Reputation: 39394
I am reading a list of files from a directory and looking for the patterns:
A. [[[Something]]] > Get the string "Something"
B. [[[Something///Comment]]] > Get the strings "Something" and "Comment"
C. [[[Enter between %0 and %1 characters|||Val 1|||Val 2]]] >> Get the string before the first ||| which is "Enter between %0 and %1 characters"
So I tried the following:
IList<String> files = Directory.GetFiles(path, "*.cshtml", SearchOption.AllDirectories).ToList();
IDictionary<String, Tuple<Int32, String>> items = new Dictionary<String, Tuple<Int32, String>>();
Regex regex = new Regex(@"\[\[\[.*\]\]\]");
foreach (String file in files) {
foreach (String line in File.ReadAllLines(file)) {
MatchCollection matches = regex.Matches(line);
foreach (Match match in matches) {
if (match != null) {
items.Add(match.Value, new Tuple<Int32, String>(number, file));
}
}
}
}
NOTE: I am using ReadAllLines because I need to get the line number of each match I find.
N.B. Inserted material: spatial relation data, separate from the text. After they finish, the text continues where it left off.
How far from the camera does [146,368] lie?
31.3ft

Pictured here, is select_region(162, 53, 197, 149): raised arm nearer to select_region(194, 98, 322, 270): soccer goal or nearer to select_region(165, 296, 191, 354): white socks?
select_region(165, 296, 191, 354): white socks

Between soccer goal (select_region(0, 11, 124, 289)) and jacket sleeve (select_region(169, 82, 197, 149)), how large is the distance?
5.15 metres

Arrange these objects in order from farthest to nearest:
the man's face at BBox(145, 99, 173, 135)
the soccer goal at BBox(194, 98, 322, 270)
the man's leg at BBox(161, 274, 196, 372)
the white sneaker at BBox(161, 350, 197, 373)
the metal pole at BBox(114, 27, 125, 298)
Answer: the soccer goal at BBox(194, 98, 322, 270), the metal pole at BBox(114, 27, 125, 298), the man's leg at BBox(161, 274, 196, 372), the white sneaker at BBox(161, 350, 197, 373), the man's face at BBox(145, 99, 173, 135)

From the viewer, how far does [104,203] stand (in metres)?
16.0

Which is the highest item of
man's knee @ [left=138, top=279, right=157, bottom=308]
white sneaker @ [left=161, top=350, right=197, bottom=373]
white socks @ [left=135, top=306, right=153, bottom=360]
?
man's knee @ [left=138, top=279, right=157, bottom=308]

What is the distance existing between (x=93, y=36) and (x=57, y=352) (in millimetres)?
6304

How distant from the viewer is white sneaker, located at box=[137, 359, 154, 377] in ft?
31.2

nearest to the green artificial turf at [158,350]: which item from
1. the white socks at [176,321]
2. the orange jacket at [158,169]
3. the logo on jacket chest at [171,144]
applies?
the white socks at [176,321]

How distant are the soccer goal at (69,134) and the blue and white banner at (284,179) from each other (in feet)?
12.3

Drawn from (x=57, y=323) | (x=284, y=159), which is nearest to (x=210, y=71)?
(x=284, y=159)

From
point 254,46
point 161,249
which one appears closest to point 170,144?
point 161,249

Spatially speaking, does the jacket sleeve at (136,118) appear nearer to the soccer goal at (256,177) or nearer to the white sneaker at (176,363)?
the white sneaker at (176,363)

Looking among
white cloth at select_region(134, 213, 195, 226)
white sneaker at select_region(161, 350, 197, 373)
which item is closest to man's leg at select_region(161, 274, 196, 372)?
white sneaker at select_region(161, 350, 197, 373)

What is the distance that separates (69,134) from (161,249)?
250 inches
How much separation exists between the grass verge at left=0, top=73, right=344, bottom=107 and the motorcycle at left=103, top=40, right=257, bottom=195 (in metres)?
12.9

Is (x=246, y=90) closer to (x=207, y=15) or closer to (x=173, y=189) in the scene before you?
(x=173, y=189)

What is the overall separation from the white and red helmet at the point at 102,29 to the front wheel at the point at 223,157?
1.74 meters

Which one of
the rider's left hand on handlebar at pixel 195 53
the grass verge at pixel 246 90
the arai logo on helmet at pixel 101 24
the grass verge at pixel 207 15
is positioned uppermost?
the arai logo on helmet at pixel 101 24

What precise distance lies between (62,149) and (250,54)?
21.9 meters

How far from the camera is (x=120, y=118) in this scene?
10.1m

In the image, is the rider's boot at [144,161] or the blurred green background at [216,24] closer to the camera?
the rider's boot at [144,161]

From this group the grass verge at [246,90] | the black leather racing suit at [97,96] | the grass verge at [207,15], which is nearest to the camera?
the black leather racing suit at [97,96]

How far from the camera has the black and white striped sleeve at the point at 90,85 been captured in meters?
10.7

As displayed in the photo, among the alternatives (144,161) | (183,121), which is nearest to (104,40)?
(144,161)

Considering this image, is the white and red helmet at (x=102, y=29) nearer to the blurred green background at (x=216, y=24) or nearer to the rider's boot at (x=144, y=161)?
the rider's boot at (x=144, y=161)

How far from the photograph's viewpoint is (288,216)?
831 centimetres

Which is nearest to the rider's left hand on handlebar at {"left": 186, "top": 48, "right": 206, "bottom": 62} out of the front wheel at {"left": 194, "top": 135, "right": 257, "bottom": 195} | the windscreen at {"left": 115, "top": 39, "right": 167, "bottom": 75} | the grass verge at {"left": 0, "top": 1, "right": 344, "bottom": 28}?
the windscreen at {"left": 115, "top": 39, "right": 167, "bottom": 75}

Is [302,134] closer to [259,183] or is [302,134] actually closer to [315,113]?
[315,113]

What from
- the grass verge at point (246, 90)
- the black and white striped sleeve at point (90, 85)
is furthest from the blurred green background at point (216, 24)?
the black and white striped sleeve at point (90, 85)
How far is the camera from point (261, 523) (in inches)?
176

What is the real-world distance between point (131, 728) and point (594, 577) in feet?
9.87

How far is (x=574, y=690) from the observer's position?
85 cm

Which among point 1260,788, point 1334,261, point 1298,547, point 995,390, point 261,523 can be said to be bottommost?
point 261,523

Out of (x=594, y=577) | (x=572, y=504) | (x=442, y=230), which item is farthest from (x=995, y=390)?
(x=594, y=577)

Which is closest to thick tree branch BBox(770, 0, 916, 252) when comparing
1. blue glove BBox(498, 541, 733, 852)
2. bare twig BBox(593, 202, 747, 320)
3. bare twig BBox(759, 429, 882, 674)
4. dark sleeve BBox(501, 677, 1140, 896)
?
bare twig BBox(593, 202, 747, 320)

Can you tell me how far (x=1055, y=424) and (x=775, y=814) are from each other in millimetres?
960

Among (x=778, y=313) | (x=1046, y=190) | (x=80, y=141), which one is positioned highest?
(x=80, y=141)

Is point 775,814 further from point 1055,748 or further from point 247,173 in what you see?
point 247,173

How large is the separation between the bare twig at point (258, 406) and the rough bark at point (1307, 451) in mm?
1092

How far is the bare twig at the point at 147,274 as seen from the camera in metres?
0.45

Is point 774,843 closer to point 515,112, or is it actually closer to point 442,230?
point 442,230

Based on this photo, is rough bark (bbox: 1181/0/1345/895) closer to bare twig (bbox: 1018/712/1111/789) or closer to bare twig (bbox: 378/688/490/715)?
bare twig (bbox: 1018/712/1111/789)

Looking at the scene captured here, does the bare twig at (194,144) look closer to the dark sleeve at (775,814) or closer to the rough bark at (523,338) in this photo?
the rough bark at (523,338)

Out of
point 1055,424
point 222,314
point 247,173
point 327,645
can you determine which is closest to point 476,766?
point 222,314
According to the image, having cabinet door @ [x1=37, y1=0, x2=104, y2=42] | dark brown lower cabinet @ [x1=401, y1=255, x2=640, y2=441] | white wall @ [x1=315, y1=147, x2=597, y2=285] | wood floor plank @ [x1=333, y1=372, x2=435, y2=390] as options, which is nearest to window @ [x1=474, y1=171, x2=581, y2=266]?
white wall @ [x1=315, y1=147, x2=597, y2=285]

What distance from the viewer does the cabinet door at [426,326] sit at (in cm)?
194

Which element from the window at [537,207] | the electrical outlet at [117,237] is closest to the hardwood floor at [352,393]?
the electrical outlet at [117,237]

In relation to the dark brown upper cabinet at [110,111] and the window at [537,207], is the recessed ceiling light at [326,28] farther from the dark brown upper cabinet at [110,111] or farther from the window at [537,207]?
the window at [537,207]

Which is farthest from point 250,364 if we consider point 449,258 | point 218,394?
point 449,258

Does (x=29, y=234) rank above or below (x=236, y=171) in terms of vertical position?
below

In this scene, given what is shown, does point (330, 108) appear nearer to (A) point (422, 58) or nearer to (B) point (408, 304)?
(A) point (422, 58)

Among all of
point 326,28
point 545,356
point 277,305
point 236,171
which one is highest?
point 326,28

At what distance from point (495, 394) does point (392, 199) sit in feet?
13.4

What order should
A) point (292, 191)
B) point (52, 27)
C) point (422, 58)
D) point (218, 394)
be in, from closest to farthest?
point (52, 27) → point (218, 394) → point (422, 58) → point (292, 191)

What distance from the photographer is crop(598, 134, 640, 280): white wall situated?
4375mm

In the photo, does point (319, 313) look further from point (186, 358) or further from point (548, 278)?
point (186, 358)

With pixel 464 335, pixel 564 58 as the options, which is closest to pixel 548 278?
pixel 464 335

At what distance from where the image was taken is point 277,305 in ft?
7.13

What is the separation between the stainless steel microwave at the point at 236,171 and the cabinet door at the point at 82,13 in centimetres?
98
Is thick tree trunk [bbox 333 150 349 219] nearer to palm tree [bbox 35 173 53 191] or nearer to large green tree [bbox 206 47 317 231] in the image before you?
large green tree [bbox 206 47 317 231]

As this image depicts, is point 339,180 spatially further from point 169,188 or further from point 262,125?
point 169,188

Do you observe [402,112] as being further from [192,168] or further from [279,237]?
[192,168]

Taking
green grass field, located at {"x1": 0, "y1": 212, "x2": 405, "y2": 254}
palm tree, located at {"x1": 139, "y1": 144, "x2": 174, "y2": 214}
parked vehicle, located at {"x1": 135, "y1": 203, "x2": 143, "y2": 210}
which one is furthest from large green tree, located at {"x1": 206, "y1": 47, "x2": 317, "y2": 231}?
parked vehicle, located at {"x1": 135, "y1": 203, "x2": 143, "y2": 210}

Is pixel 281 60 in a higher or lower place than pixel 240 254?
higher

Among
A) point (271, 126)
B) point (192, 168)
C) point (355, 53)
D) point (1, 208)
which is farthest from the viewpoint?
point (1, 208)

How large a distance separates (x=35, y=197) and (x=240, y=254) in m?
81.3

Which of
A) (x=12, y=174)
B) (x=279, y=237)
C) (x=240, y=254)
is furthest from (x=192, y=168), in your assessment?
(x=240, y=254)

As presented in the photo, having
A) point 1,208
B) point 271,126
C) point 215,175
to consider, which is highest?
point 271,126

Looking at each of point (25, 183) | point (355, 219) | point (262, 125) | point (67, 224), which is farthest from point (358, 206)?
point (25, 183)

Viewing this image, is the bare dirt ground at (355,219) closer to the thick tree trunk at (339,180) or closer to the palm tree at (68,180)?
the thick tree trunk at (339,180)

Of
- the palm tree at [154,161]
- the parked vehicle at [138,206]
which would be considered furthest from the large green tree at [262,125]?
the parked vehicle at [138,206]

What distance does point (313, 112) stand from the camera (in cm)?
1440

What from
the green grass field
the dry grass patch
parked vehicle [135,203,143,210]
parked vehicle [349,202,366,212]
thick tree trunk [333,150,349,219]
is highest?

Could I have some help in the following:
When using the Regex @"[[[.*]]]" I found a situation where is does not work:
ViewInfo.Title("[[[Title]]]").Description("[[[Description]]]");
I get Title]]]").Description("[[[Description]]]
I have not been able to apply the Rules (B) and (C).
Is it possible to improve performance or my code is ok?
Upvotes: 0
Views: 372
Reputation: 51330
You need an ungreedy expression: .*?
will try to consume as few characters as possible .
Try this: @"\[\[\[(?:(.*?)\|\|\|.*?|(.*?)///(.*?)|(.*?))\]\]\]"
(it is important to put the longest possible alternatives first or .*?
could just eat up the whole string)
Use File.ReadLines
along with a variable you'll increment at each iteration for counting lines. That way you won't have to hold the whole file in memory.
Upvotes: 1